Copy out the material from the line with "How do you order" up to and including the line with "5. the boulder at (x=396, y=341)", swapping "farthest" for "most distant" and leaving everything else unchanged.

++++++

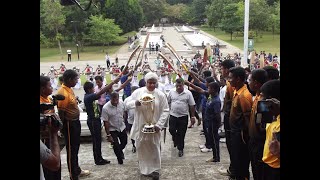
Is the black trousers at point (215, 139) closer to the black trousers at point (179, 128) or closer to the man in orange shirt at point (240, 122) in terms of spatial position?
the black trousers at point (179, 128)

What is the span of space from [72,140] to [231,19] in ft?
145

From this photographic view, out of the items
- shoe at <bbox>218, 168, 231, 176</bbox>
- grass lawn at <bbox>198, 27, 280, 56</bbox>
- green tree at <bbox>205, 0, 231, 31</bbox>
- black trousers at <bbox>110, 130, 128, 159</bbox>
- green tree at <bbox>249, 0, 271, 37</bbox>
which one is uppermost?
green tree at <bbox>205, 0, 231, 31</bbox>

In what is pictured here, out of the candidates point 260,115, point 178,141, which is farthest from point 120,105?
point 260,115

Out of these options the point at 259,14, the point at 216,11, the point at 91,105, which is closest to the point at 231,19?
the point at 259,14

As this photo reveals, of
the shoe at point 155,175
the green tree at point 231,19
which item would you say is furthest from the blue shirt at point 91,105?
the green tree at point 231,19

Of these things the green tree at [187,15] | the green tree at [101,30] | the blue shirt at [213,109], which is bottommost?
the blue shirt at [213,109]

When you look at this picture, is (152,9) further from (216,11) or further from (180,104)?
(180,104)

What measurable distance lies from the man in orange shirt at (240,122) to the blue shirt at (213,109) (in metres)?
1.46

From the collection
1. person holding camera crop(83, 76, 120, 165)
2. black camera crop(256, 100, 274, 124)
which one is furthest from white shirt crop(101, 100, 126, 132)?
black camera crop(256, 100, 274, 124)

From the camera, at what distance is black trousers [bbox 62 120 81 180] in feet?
19.1

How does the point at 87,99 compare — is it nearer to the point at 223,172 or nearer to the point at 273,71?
the point at 223,172

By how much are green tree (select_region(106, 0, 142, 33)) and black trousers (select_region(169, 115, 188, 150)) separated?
138 feet

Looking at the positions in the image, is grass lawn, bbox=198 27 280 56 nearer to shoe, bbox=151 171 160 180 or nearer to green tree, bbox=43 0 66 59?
green tree, bbox=43 0 66 59

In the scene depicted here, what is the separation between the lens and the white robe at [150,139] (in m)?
6.45
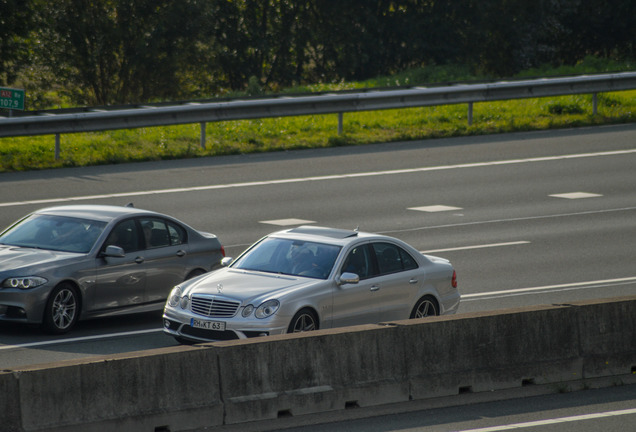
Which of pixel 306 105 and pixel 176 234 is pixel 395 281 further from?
pixel 306 105

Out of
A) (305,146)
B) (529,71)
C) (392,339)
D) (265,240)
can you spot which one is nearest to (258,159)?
(305,146)

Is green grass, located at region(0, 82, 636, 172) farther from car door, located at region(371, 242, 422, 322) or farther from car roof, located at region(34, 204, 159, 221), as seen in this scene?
car door, located at region(371, 242, 422, 322)

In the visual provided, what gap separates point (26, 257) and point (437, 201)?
33.6 ft

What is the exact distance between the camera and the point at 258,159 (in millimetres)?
25703

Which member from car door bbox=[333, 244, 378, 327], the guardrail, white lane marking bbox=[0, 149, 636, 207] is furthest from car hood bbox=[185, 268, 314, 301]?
the guardrail

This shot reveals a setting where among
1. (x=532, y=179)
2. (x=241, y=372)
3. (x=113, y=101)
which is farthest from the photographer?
(x=113, y=101)

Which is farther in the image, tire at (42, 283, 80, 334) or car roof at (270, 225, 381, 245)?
car roof at (270, 225, 381, 245)

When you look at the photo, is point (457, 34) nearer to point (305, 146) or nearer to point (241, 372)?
point (305, 146)

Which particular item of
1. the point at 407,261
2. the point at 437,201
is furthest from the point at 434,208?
the point at 407,261

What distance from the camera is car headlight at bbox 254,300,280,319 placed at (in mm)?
12344

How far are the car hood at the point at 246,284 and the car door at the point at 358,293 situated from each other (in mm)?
383

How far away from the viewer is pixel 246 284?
12930mm

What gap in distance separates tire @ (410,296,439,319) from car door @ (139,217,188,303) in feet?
10.3

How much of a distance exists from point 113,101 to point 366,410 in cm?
2783
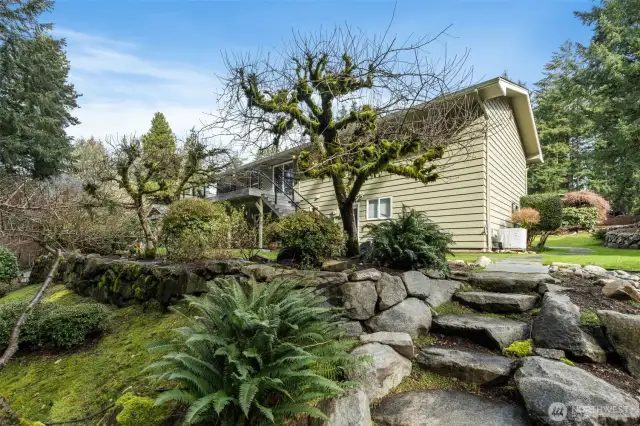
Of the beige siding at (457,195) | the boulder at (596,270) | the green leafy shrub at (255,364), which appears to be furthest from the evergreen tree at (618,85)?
the green leafy shrub at (255,364)

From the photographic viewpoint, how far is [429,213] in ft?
34.9

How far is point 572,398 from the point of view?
7.45 ft

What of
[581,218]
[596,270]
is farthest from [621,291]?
[581,218]

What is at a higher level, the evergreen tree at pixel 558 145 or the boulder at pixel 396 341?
the evergreen tree at pixel 558 145

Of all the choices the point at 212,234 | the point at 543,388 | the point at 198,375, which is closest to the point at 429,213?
the point at 212,234

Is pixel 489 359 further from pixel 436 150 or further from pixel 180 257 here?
pixel 180 257

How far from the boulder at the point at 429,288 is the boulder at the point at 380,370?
123 centimetres

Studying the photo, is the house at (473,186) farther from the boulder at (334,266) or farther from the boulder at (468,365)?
the boulder at (468,365)

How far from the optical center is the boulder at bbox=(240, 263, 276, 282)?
14.5ft

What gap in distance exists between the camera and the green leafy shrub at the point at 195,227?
634 cm

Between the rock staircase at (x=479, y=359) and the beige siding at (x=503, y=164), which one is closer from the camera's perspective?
the rock staircase at (x=479, y=359)

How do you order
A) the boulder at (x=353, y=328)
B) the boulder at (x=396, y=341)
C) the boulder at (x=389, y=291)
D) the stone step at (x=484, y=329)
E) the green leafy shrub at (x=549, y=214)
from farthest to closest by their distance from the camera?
1. the green leafy shrub at (x=549, y=214)
2. the boulder at (x=389, y=291)
3. the boulder at (x=353, y=328)
4. the stone step at (x=484, y=329)
5. the boulder at (x=396, y=341)

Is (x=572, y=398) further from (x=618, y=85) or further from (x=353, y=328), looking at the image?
(x=618, y=85)

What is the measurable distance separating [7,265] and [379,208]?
11967mm
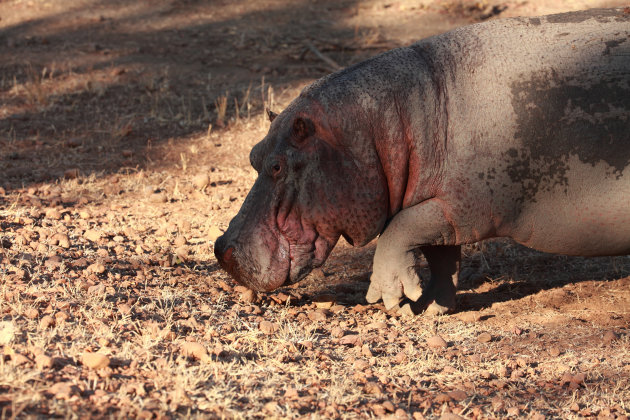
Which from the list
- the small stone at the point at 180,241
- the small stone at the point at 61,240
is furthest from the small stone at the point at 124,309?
the small stone at the point at 180,241

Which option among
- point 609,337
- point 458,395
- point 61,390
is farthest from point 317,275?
point 61,390

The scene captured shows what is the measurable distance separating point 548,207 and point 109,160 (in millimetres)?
4752

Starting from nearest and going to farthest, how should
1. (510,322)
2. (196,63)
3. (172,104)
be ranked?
1. (510,322)
2. (172,104)
3. (196,63)

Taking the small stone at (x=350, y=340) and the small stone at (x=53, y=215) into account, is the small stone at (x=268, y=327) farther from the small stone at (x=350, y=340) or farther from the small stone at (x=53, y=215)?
the small stone at (x=53, y=215)

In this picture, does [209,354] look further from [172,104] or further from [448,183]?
[172,104]

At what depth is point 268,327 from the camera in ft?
13.7

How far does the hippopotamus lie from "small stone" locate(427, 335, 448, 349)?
0.50 metres

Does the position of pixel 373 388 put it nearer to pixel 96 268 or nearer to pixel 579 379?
pixel 579 379

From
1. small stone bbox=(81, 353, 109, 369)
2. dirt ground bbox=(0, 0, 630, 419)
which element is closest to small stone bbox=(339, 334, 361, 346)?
dirt ground bbox=(0, 0, 630, 419)

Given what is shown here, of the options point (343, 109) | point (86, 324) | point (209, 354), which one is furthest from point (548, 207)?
point (86, 324)

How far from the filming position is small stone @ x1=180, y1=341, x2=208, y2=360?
352cm

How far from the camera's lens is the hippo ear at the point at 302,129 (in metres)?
A: 4.44

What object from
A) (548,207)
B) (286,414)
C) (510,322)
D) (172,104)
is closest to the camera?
(286,414)

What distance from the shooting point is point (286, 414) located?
120 inches
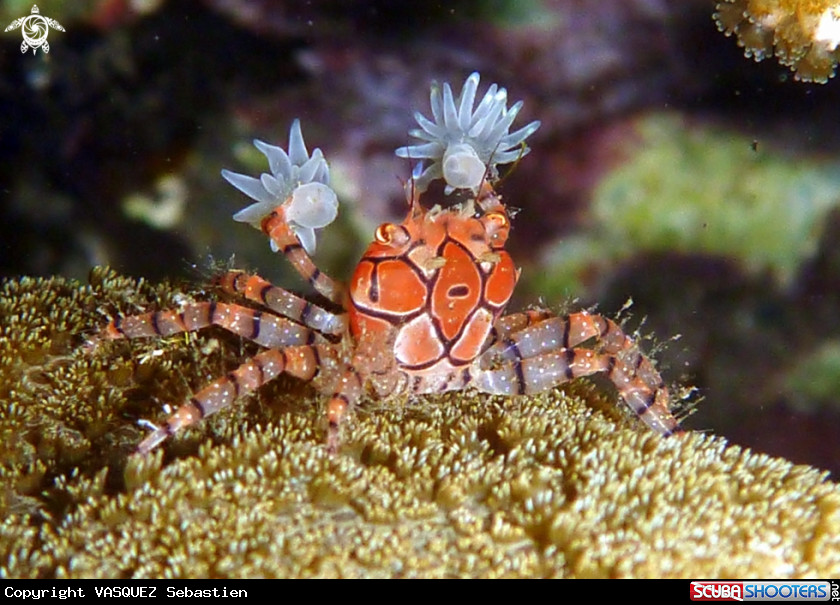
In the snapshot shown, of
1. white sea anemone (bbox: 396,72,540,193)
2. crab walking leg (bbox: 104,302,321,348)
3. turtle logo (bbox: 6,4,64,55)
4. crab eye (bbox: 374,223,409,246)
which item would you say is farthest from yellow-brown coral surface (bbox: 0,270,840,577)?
turtle logo (bbox: 6,4,64,55)

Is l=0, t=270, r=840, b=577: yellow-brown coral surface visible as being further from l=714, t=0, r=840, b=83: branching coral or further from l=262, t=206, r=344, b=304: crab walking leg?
l=714, t=0, r=840, b=83: branching coral

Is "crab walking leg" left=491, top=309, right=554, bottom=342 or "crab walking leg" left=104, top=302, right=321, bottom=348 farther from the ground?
"crab walking leg" left=491, top=309, right=554, bottom=342

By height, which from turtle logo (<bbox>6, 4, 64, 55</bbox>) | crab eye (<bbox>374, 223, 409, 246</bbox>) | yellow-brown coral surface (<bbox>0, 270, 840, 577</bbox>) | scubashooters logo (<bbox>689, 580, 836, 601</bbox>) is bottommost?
scubashooters logo (<bbox>689, 580, 836, 601</bbox>)

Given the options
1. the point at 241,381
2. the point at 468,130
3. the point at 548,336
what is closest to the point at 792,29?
the point at 468,130

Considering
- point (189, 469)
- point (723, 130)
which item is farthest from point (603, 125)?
point (189, 469)

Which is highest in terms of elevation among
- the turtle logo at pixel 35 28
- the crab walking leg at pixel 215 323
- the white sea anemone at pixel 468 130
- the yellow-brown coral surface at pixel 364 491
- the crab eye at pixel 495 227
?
the turtle logo at pixel 35 28

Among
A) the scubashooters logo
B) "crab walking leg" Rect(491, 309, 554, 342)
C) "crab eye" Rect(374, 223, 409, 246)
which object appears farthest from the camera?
"crab walking leg" Rect(491, 309, 554, 342)

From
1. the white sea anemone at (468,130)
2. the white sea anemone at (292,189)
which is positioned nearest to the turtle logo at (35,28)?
the white sea anemone at (292,189)

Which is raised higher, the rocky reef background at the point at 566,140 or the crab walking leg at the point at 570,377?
the rocky reef background at the point at 566,140

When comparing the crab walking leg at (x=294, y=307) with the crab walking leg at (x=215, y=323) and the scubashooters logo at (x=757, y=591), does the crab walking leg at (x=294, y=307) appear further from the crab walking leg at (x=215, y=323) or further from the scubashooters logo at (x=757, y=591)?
the scubashooters logo at (x=757, y=591)
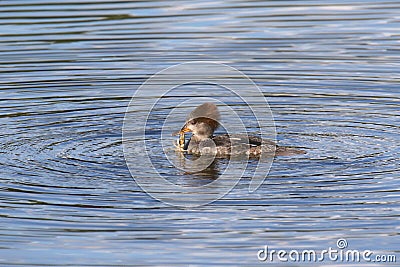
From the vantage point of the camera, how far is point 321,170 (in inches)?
455

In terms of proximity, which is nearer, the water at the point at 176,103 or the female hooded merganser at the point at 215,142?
the water at the point at 176,103

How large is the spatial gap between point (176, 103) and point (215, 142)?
2459 millimetres

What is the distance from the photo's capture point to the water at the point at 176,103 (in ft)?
31.6

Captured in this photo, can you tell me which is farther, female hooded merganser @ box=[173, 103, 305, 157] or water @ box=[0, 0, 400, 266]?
female hooded merganser @ box=[173, 103, 305, 157]

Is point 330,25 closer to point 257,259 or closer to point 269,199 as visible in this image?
point 269,199

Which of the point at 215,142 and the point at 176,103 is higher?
the point at 176,103

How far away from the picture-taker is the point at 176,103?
50.1 feet

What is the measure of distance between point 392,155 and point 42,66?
733cm

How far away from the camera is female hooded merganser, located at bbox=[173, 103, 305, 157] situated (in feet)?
40.8

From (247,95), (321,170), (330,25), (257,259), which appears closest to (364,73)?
(247,95)

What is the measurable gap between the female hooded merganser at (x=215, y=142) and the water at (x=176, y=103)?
332mm

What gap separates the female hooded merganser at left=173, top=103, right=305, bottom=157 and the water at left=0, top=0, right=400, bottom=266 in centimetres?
33

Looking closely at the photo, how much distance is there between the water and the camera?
9.62 meters

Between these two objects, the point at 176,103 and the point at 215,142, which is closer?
the point at 215,142
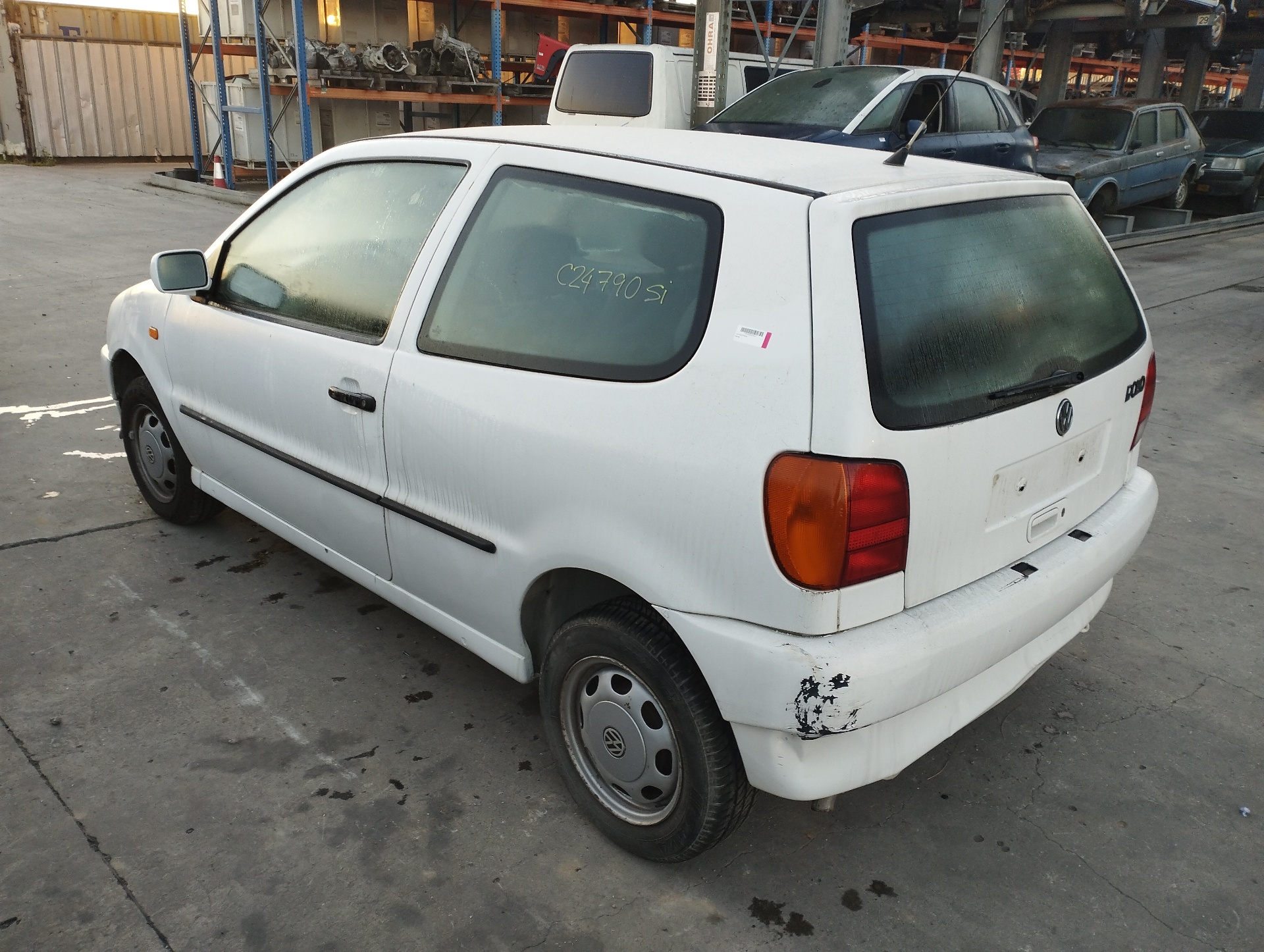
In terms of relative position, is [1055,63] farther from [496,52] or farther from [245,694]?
[245,694]

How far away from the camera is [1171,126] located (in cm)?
1372

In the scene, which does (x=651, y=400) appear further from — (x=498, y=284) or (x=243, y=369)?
(x=243, y=369)

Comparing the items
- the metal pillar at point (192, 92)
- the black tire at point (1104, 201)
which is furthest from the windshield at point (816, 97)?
the metal pillar at point (192, 92)

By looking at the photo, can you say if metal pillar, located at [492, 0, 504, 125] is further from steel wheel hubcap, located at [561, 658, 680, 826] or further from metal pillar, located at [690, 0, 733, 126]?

++++++

*WRITTEN SOLUTION*.
How do you order
A) the boulder at (x=353, y=328)
B) the boulder at (x=396, y=341)
C) the boulder at (x=389, y=291)
D) the stone step at (x=484, y=329)
E) the green leafy shrub at (x=549, y=214)
from most distant to closest by their distance from the camera?
1. the green leafy shrub at (x=549, y=214)
2. the boulder at (x=389, y=291)
3. the boulder at (x=353, y=328)
4. the stone step at (x=484, y=329)
5. the boulder at (x=396, y=341)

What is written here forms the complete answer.